The Financial Accounting Standards Board has released a final version of a major new retirement plan accounting rule.
FASB, Norwalk, Conn., says the standard, “Statement of Financial Accounting Standards Number 158, Employers’ Accounting for Defined Benefit Pension and Other Postretirement Plans,” will require employers to include obligations associated with single-employer defined benefit pensions, retiree health plans and other postretirement plans in their financial statements.
The new standards will replace existing standards that let employers put plan funding information in financial statement notes, FASB officials say in a discussion of the new standards.
The new standards also will eliminate “smoothing,” the practice of spreading gains and losses that occur during a specific year over several years.
“Employers reported an asset or liability that almost always differed from the plan’s funded status because previous accounting standards allowed employers to delay recognition of certain changes in plan assets and obligations that affected the costs of providing such benefits,” FASB officials say.

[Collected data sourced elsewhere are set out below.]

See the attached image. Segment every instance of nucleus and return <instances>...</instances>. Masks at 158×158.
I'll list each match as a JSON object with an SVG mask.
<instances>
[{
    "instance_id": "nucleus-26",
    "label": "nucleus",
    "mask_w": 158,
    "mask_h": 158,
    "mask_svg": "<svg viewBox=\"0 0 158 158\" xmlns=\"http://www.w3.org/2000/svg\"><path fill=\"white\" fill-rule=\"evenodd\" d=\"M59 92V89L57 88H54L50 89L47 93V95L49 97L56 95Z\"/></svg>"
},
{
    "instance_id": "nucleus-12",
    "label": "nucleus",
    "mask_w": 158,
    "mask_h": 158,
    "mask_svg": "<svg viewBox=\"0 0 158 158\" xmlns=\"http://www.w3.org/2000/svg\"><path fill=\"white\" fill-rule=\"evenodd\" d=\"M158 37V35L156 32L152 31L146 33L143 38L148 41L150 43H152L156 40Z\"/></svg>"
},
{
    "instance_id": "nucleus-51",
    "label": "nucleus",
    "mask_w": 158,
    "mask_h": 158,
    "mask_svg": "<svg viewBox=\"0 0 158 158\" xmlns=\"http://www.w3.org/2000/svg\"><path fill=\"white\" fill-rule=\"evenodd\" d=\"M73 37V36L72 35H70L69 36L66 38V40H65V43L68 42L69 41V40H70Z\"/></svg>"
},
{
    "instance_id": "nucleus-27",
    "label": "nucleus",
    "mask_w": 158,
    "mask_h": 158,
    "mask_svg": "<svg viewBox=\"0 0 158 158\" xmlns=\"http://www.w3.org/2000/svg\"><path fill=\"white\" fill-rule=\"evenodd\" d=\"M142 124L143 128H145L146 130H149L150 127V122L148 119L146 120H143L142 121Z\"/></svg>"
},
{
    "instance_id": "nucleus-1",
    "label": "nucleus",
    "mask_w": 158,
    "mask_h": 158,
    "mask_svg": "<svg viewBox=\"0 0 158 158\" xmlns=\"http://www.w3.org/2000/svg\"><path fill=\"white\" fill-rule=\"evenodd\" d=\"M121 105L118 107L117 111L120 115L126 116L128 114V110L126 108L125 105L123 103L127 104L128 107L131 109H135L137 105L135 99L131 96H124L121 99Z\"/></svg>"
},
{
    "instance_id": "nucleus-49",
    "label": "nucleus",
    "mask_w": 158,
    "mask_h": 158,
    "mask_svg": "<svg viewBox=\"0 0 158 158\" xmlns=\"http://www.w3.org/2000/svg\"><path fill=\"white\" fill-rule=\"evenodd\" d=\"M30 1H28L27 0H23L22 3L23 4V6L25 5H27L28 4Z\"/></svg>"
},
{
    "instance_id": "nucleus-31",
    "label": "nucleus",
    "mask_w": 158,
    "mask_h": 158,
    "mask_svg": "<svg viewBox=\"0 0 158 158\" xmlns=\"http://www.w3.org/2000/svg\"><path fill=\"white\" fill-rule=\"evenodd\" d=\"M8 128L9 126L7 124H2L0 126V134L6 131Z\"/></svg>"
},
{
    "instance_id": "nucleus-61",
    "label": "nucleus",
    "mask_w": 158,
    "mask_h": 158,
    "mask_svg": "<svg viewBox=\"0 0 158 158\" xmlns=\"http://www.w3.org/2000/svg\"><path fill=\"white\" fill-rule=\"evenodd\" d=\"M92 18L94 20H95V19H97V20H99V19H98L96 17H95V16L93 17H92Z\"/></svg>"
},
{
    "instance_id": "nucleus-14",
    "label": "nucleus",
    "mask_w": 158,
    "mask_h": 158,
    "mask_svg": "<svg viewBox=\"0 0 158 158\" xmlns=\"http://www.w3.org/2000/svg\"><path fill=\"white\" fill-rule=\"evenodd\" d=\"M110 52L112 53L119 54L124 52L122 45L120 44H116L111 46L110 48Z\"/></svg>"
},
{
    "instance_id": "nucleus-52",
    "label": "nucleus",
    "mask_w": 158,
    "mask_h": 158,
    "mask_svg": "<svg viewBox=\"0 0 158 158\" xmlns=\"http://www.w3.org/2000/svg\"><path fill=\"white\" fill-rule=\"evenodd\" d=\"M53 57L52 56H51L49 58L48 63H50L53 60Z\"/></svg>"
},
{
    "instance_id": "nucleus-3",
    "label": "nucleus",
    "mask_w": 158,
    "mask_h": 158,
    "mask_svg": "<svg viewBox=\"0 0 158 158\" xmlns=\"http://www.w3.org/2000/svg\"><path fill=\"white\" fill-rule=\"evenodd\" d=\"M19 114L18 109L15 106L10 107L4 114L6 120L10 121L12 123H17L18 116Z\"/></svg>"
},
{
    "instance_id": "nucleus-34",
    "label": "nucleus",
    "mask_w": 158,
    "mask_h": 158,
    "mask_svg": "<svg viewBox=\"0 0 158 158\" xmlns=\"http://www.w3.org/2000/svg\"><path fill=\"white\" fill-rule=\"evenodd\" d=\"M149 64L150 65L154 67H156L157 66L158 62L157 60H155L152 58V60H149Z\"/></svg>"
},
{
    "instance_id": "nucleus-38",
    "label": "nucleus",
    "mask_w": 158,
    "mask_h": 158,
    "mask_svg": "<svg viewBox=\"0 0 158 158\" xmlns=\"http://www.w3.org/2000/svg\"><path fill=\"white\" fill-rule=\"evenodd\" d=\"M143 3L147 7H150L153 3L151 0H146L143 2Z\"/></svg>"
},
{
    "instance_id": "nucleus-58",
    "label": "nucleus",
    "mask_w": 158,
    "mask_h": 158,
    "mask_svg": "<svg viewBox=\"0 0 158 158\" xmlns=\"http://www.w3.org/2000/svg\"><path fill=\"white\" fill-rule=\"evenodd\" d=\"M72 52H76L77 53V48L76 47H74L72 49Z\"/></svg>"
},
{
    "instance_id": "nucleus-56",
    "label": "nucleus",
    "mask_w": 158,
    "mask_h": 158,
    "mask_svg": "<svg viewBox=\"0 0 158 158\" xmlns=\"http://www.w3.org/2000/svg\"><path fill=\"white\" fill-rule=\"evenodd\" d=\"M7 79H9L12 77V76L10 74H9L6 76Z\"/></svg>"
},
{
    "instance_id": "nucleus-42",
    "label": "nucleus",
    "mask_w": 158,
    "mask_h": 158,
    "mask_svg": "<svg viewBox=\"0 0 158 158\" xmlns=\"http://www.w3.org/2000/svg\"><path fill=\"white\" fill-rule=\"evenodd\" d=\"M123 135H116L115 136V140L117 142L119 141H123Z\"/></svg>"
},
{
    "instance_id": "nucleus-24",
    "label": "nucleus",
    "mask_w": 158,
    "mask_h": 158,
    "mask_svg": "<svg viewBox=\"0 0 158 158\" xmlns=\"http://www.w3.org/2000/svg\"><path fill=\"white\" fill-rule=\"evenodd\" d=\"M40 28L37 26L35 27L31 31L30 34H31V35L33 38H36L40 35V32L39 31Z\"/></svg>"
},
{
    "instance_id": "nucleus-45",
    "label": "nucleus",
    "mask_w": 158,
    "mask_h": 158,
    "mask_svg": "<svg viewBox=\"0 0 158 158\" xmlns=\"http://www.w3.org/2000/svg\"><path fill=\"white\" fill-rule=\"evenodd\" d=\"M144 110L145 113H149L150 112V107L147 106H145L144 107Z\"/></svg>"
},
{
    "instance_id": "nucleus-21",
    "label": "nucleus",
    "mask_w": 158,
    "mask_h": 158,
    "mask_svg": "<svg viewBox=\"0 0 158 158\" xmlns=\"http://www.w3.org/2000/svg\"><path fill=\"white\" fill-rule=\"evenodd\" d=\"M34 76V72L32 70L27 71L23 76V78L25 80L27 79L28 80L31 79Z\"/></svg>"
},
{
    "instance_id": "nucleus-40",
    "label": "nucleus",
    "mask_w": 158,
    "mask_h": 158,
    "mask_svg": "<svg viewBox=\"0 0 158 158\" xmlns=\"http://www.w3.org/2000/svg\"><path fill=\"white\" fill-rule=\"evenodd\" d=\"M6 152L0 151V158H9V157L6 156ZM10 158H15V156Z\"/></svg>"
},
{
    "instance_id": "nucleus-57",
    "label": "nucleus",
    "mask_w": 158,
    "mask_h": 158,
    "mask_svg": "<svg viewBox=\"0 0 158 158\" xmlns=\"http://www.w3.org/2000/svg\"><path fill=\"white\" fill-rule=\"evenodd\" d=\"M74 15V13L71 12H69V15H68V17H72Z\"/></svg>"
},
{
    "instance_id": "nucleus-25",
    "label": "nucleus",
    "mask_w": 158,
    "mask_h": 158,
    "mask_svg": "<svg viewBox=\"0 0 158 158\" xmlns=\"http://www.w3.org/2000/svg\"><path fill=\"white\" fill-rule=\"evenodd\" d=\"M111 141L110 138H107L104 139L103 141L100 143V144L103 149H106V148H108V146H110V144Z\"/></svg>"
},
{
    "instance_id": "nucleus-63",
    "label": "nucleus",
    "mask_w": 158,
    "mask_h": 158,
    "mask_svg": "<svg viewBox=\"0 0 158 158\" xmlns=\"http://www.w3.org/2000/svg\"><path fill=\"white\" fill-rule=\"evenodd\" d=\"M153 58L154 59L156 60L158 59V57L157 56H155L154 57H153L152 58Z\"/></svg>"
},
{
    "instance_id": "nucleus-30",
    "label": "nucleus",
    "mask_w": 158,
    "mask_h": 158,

But the new standard “does not change the basic approach to measuring plan assets, benefit obligations, or annual net period benefit cost,” FASB officials note.
Because employers already have been disclosing retirement plan funding information in financial statement notes, “no new information or new computations other than those related to income tax effects are required,” officials say.
Under the new standards, a retirement plan sponsor must:
- Recognize in its statement of financial position an asset for a plan’s overfunded status or a liability for a plan’s underfunded status.
- Recognize changes in the funded status of a defined benefit postretirement plan in the year in which the changes occur.